### Trecho selecionado
____
Flávio Bolsonaro adota discurso de ruptura e mira Lula ao defender corte de gastos e privilégios

Flávio Bolsonaro com a tesoura nas mãos
Fonte Divulgação Instagram

Pré-candidato associa esquerda ao “atraso” e promete enfrentar impostos altos e desperdícios no Estado

O senador e pré-candidato à Presidência da República Flávio Bolsonaro intensificou o tom político ao divulgar uma postagem nas redes sociais em que defende uma mudança profunda na condução do Estado brasileiro. No texto, o parlamentar afirma que “o destino do Brasil é a grandiosidade”, mas sustenta que o país estaria impedido de alcançar esse objetivo por obstáculos estruturais e políticos, tendo como principal alvo o presidente Luiz Inácio Lula da Silva e o que classifica como “ideologia de retrocesso da esquerda”.

Na publicação, Flávio Bolsonaro constrói uma narrativa centrada na ideia de ruptura com o atual modelo de gestão pública. Segundo ele, o país sofre com gastos públicos excessivos, privilégios no serviço público e uma carga tributária elevada, que, em sua avaliação, penaliza quem trabalha e produz. Esses fatores, afirma, travariam o desenvolvimento econômico e manteriam o Brasil “preso ao passado”.

O senador também busca se apresentar como alternativa a esse cenário, ao afirmar que há alguém disposto a enfrentar esses problemas “de frente”. Sem mencionar diretamente sua pré-candidatura, Flávio Bolsonaro utiliza uma linguagem típica de campanha ao falar em coragem para cortar privilégios, eliminar desperdícios e promover mudanças estruturais no Estado brasileiro. A frase final da postagem, em que promete “cortar tudo o que não presta”, reforça o discurso de austeridade e de combate ao que considera ineficiência e excessos do setor público.
____
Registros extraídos
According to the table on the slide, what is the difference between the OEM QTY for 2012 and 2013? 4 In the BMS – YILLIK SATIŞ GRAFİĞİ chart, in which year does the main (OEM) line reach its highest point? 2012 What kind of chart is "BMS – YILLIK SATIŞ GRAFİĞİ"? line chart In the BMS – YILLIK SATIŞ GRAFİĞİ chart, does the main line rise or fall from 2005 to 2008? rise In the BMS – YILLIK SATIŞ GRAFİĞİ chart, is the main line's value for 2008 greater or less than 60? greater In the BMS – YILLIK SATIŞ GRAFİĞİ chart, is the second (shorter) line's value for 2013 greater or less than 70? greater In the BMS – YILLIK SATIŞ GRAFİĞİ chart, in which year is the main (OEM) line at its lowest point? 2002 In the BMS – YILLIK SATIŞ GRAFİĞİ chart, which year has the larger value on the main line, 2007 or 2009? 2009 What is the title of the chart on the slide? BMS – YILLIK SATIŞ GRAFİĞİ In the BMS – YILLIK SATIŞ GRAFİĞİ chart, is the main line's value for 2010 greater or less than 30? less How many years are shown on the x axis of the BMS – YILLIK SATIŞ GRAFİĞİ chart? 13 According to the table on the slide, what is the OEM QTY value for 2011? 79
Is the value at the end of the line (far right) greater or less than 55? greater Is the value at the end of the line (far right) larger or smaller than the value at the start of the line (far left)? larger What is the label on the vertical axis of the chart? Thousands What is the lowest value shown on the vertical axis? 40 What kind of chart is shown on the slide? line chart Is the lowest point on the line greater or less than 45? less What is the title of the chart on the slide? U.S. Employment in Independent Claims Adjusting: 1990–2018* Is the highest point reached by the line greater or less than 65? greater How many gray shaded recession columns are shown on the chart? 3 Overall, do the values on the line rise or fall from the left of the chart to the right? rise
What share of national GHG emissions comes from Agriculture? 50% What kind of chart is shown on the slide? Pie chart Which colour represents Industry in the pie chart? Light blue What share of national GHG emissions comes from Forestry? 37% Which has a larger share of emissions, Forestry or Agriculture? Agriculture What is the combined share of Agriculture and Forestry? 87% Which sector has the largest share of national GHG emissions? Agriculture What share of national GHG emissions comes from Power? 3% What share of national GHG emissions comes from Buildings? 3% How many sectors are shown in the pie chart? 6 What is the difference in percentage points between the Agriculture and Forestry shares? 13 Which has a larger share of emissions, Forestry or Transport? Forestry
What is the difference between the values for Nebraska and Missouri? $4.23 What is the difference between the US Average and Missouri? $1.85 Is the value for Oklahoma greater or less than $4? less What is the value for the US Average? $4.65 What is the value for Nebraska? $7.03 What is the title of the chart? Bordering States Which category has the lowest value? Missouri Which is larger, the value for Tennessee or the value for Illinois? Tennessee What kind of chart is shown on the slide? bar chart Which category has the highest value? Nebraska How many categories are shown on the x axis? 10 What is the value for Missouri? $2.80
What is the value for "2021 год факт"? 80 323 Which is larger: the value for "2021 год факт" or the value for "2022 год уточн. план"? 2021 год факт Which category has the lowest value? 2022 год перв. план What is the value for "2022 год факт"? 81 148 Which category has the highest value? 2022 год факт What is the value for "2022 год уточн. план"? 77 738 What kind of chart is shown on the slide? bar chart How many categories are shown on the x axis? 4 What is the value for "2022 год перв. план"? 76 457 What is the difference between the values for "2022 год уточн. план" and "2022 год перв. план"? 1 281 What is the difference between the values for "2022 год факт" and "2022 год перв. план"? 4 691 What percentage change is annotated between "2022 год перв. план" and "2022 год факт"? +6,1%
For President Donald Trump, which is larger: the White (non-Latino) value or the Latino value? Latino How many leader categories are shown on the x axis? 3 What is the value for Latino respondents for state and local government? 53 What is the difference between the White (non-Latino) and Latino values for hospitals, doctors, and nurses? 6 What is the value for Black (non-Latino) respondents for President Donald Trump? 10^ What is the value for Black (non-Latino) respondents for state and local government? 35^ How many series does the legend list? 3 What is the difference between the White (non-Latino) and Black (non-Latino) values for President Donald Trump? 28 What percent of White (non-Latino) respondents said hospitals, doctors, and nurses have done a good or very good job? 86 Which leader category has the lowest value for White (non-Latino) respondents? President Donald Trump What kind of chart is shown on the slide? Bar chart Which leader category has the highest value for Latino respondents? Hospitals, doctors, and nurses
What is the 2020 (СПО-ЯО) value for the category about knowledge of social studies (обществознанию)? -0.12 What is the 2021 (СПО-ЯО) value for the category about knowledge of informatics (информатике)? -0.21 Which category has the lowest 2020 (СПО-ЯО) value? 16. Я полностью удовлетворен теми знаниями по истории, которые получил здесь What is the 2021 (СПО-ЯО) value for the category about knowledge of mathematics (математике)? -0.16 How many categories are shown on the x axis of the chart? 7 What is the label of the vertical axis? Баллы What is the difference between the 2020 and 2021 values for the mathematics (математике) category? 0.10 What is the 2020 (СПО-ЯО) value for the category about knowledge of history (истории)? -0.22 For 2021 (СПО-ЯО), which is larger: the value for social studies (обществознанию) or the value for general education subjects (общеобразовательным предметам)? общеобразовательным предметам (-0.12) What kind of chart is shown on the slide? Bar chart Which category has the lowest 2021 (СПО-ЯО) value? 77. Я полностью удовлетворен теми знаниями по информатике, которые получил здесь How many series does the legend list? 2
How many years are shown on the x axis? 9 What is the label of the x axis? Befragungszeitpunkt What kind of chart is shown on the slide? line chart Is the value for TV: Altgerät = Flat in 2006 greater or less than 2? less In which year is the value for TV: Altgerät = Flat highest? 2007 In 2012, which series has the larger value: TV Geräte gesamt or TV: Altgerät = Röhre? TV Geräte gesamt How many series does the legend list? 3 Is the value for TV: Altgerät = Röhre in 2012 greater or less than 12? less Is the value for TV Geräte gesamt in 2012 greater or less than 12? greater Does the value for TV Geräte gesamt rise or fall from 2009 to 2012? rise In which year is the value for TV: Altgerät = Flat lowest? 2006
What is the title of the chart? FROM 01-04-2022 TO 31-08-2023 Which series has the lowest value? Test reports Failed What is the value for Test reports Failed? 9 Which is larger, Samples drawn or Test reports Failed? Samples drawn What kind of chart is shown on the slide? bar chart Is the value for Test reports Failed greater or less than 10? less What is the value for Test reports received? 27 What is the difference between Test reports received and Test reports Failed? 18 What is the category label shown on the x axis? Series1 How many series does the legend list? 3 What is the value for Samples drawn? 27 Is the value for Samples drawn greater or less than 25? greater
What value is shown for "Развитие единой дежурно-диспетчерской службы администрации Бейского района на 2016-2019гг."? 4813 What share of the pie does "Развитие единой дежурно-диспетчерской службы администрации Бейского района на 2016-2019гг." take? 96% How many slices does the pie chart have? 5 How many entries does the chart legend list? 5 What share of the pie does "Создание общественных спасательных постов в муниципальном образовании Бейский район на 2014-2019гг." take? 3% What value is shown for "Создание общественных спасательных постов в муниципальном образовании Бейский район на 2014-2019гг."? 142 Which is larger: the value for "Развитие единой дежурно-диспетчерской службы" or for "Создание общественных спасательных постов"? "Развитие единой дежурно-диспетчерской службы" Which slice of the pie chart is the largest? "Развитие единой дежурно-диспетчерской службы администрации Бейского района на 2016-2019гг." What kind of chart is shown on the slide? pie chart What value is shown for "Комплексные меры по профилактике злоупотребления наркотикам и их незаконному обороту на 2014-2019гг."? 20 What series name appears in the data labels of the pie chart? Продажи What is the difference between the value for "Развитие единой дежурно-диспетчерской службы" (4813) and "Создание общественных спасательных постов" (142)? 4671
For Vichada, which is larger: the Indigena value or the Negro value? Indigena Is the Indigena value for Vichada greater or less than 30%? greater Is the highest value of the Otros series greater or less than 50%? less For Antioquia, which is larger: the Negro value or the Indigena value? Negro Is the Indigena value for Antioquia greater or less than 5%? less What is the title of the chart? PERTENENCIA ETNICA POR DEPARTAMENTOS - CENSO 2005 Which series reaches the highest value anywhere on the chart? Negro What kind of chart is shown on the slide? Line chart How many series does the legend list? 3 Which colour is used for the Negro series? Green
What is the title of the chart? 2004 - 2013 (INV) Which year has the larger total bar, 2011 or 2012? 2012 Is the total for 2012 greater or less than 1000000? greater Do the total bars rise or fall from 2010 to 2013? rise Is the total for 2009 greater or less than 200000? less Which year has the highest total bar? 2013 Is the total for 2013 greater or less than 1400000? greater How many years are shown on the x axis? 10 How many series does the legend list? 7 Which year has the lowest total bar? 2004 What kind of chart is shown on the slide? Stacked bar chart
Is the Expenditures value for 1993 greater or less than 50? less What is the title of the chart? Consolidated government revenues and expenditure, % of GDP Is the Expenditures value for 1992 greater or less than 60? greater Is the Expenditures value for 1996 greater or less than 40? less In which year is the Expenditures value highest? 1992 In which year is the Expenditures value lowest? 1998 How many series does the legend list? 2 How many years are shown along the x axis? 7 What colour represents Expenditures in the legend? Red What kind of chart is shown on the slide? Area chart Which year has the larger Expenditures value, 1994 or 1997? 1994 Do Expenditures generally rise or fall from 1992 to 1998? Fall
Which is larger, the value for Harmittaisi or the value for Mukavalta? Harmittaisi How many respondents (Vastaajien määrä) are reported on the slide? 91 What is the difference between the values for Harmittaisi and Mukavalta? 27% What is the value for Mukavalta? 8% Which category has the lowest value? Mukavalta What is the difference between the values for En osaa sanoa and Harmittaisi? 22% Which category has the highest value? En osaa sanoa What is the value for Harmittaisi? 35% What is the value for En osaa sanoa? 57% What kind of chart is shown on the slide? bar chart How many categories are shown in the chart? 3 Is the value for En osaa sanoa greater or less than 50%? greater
____
### Tarefas
(1) Reproduza o trecho do texto sobre Flávio Bolsonaro começando em "O senador também" e terminando em "do setor público.", trocando "senador" por "parlamentar".
(2) Segundo o texto sobre Flávio Bolsonaro, o que ele promete na frase final da postagem?
(3) Retome, por favor, o texto sobre Flávio Bolsonaro a partir do ponto em que ele termina.
A listagem não tem relação com o texto sobre Flávio Bolsonaro.

### Respostas do exercício
(1)
O parlamentar também busca se apresentar como alternativa a esse cenário, ao afirmar que há alguém disposto a enfrentar esses problemas “de frente”. Sem mencionar diretamente sua pré-candidatura, Flávio Bolsonaro utiliza uma linguagem típica de campanha ao falar em coragem para cortar privilégios, eliminar desperdícios e promover mudanças estruturais no Estado brasileiro. A frase final da postagem, em que promete “cortar tudo o que não presta”, reforça o discurso de austeridade e de combate ao que considera ineficiência e excessos do setor público.

(2) Ele promete "cortar tudo o que não presta".

(3)
A mensagem se insere em um contexto de antecipação do debate eleitoral para 2026, no qual Flávio Bolsonaro tenta se consolidar como um dos principais nomes do campo conservador. O tom adotado dialoga diretamente com a base bolsonarista, ao retomar críticas recorrentes à esquerda, ao tamanho do Estado e à política fiscal conduzida pelo atual governo.

Analistas avaliam que o discurso aposta em temas sensíveis ao eleitorado, como impostos, gastos públicos e privilégios, mas ainda carece de detalhamento sobre como essas medidas seriam implementadas na prática. A ausência de propostas concretas, por outro lado, é compensada por uma retórica forte, que busca marcar posição e diferenciar o pré-candidato do atual presidente.

Com a publicação, Flávio Bolsonaro sinaliza que pretende manter uma estratégia de confronto direto com o governo Lula, associando sua imagem à promessa de reformas profundas e à ideia de um novo ciclo político. A repercussão da mensagem e sua capacidade de atrair eleitores além do núcleo mais fiel do bolsonarismo tendem a ser fatores decisivos para o futuro da pré-candidatura.